Once you've gathered everything, summarize what you've seen in a way the team can understand. Don't just say, "Collaboration is inconsistent." Show what that looks like. Use real examples. Instead of blaming anyone, focus on what isn't working and what could be made easier.
That level of clarity is what opens the door to real change.
Days 31–60: Redesign How the Team Works
The second month signifies the shift from listening to taking action. Now that you have gained insight into where teamwork fails, it is time to establish a new framework that facilitates effective teamwork.

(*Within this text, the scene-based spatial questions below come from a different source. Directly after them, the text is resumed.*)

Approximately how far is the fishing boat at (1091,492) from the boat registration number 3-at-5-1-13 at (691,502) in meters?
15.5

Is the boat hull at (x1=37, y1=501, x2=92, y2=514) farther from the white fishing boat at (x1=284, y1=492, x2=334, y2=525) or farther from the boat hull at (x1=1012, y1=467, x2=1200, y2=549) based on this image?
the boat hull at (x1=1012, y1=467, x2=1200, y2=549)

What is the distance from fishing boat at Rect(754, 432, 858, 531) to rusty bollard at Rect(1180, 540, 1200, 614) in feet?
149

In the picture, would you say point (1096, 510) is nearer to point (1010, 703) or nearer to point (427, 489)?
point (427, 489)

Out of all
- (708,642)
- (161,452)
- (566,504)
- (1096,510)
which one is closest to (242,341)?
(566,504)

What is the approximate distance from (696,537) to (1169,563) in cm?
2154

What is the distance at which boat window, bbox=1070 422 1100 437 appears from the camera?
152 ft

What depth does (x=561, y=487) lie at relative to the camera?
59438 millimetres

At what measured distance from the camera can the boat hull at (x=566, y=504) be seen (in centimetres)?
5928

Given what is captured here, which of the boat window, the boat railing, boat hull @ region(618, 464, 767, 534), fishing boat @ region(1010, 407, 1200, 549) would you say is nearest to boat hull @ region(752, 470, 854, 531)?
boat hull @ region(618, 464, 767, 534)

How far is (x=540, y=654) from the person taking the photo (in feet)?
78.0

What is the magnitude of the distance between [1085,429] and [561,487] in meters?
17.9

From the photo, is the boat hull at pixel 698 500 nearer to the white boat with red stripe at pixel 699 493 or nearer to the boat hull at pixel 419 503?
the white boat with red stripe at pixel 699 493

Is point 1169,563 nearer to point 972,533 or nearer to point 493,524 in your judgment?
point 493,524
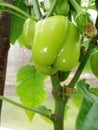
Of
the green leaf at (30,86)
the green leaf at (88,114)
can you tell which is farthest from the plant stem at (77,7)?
the green leaf at (30,86)

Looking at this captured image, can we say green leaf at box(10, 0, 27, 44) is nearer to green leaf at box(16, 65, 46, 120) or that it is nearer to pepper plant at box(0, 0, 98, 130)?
green leaf at box(16, 65, 46, 120)

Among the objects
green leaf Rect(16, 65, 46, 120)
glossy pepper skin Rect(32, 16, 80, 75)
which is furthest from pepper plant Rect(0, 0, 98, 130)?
green leaf Rect(16, 65, 46, 120)

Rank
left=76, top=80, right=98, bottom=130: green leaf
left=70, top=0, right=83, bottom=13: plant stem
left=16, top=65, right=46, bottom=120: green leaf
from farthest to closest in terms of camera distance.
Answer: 1. left=16, top=65, right=46, bottom=120: green leaf
2. left=70, top=0, right=83, bottom=13: plant stem
3. left=76, top=80, right=98, bottom=130: green leaf

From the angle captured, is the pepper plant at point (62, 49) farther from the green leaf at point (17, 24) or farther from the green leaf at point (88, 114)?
the green leaf at point (17, 24)

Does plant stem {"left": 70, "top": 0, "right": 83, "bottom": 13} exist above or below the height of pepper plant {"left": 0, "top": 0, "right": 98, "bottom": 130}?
above

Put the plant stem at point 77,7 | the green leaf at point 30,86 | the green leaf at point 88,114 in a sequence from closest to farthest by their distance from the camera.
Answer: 1. the green leaf at point 88,114
2. the plant stem at point 77,7
3. the green leaf at point 30,86

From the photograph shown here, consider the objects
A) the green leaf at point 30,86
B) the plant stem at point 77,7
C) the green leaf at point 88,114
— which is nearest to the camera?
the green leaf at point 88,114
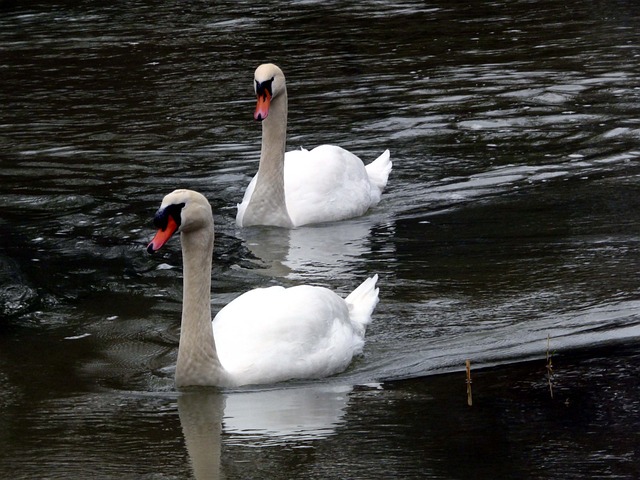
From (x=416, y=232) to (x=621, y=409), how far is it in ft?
13.6

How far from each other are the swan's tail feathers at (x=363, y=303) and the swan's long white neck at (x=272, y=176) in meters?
2.44

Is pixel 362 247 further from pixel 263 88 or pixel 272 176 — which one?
pixel 263 88

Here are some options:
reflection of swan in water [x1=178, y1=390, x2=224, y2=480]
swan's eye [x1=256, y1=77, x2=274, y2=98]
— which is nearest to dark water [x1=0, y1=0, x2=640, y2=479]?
reflection of swan in water [x1=178, y1=390, x2=224, y2=480]

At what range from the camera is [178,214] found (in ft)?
23.3

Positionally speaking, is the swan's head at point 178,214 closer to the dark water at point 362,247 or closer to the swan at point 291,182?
the dark water at point 362,247

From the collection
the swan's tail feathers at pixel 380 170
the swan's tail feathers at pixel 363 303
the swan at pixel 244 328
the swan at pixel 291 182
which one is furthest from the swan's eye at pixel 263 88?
the swan at pixel 244 328

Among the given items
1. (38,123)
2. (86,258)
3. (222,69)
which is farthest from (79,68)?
(86,258)

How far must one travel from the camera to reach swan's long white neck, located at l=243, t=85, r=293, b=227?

Begin by defining what collaboration looks like, not in theory but in practice. Rather than saying, "Account Executives must introduce CS before sending proposals," say precisely when and how that should occur. Make it explicit so that nobody is left guessing. If an AE must introduce a CS partner before sending a proposal, that is what should be routine, not the exception.
Next, try running a small experiment. Build a few deal pods—small groups of cross-functional teammates who work on one or two live deals together using the new structure. Watch closely. Are handoffs cleaner? Is buyer information being shared early enough to shape better conversations? Are people actually leaning on each other—or just pretending to?
You'll learn a great deal quickly.
Meanwhile, create a central location where deal information resides. Not scattered in inboxes or Slack channels—but a single shared document, dashboard, or CRM view that provides access to the entire deal picture for everyone. This isn't a tool. It conveys that sales has now become a collaborative effort among team members.
Additionally, consider revising your definition of success. If your sole measure is revenue closed, you're only half-receiving the story. Begin to measure other factors, such as how often other departments are involved in deals, how frequently strategies incorporate feedback from CS or marketing, and how usually sales insights are fed back upstream. Those numbers let you know if collaboration becomes a habit—or merely a lovely thought.
Days 61–90: Reinforce and Scale
The final month is about turning progress into routine. You're not done—you're stabilizing the culture shift you've started.
Begin by sharing stories. Not generic praise, but clear wins that came from real collaboration. Highlight deals that closed faster because marketing helped shape the messaging. Celebrate customer renewals that happened because CS was brought in early. These examples do more than motivate—they teach.
Then, bake your new approach to onboarding into the process. All new hires must learn not only how to sell but also how your team collaborates to close. Please provide them with examples of successful deals. Allow them to shadow collaborative calls. Incorporate this culture into their initial impression.
Lastly, gather your leadership team together for a monthly culture check-in. This does not have to be formal. Sit down every month with sales leaders, CS leaders, marketing leaders, and product leaders and ask three questions: What is working? What does feel forced? What is still holding you back?
That cycle—of experimentation, learning, and tuning—is how your collaborative culture becomes stronger year after year.
Conclusion: A Sales Culture That Wins Together
Building a collaborative sales culture in 90 days is not about trying to do everything simultaneously. It's about doing the right things in the correct sequence and bringing each change to life.
You begin by listening intently, so you get what's going on—not what's meant to. You rebuild little bits of the process so that working together gets simpler, not more complex. And you build on the successes so that collaboration becomes the default way of working.
When teamwork is embedded in the system, rather than merely being motivated from the sidelines, everything changes. Transactions happen faster. The customer experience is enhanced. And the team starts to think beyond their targets and towards a common goal.
That's what a healthy sales culture looks like. And now you have 90 days to get started building it.